## Text excerpt
——
Deputy Prime Minister of Bulgaria
- In office 7 November 2014 – 27 January 2017 Serving with Tomislav Donchev and Ivailo Kalfin
- Prime Minister: Boyko Borisov
- Preceded by: Ekaterina Zakharieva Hristo Ivanov
- Succeeded by: Stefan Yanev

Minister of Education and Science
- In office 3 February 2016 – 27 January 2017
- Prime Minister: Boyko Borisov
- Preceded by: Todor Tanev
- Succeeded by: Nikolay Denkov

Minister of the European Union Affairs
- In office 7 November 2014 – 27 January 2017
- Prime Minister: Boyko Borisov
- Preceded by: Iliana Tsanova
- Succeeded by: Malina Krumova
- In office 29 May 2002 – 21 December 2006
- Prime Minister: Simeon Sakskoburggotski Sergey Stanishev
- Preceded by: Position established
- Succeeded by: Gergana Passy

European Commissioner for Consumer Protection
- In office 1 January 2007 – 9 February 2010
- President: José Manuel Barroso
- Preceded by: Markos Kyprianou (Health and Consumer Protection)
- Succeeded by: John Dalli (Health and Consumer Policy)

Leader of the Bulgaria for Citizens Movement
- In office 1 July 2012 – 4 April 2017
- Preceded by: Position established
- Succeeded by: Dimitar Delchev

Personal details
- Born: 22 June 1957 (age 68) Sofia, PR Bulgaria
- Party: Bulgaria for Citizens Movement
- Other political affiliations: NDSV (2001-2012)
- Spouse: Andrey Pramov
- Alma mater: Sofia University Oxford University

= Meglena Kuneva =

Bulgarian politician

Meglena Shtilianova Kuneva (Меглена Щилиянова Кунева; born 22 June 1957) is a Bulgarian and EU politician.

==Early life and education==
Born in Sofia, Kuneva is descended from a Catholic family from the town of Rakovski. She graduated in Law from Sofia University in 1981, and in 1984 she became a Doctor of Law. She worked as a journalist for the Law Programme of the Bulgarian National Radio while being an assistant professor at Sofia University. As an anchor, she participated in various campaigns related ti human rights, such as the abolition of the death penalty, which still existed at that time in the country.
——
## Direction 1
Check (a), (b), and (c) against the Meglena Kuneva profile. For each, answer yes or no and quote the words of the profile that decide it. (a) Kuneva graduated in Law from Sofia University in 1981. (b) Kuneva led the Bulgaria for Citizens Movement until 2012. (c) José Manuel Barroso was President during her term as European Commissioner for Consumer Protection.
## Direction 2
Write a continuation of the Meglena Kuneva profile, starting after its last sentence.

## Rows
——
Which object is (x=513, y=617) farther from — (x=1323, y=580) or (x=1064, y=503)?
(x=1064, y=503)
——
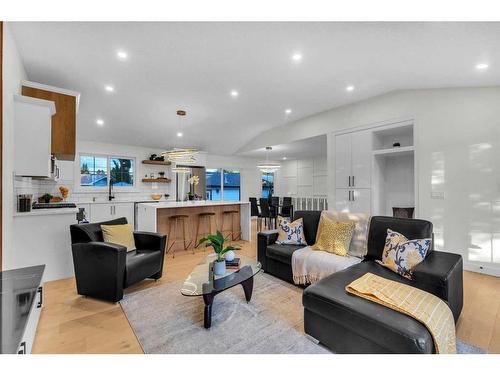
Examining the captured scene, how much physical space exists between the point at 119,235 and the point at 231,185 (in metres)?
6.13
——
## Exercise result 1
(a) Yes: "She graduated in Law from Sofia University in 1981"
(b) No: "In office 1 July 2012 – 4 April 2017"
(c) Yes: "President: José Manuel Barroso"

## Exercise result 2
In 1990 she took a job as Senior Legal Advisor at the Council of Ministers and held it until 2001. In the meantime Kuneva specialized in Foreign Affairs and Environmental Law at Georgetown University and the University of Oxford.

==Political career==
===Career in national politics===
In June 2001 Kuneva was elected a deputy (Member of Bulgarian Parliament) as a founding member of the Liberal Simeon II National Movement (NDSV) party. In August 2001 Kuneva left her position in the Bulgarian parliament because she was appointed Deputy Minister of Foreign Affairs and Chief Negotiator of the Republic of Bulgaria with the European Union. She represented the Bulgarian Government in the Convention on the Future of Europe (the European Convention), which designed the EU Constitutional Treaty (the European Constitution).

In May 2002 Kuneva was appointed Bulgaria's first Minister of European Affairs in the government of former Tsar Simeon Sakskoburggotski. She held that job even after the 2005 parliamentary elections, when NDSV became a junior partner in the Bulgarian Socialist Party-dominated coalition government of Sergey Stanishev – the only minister of the former cabinet to retain her post.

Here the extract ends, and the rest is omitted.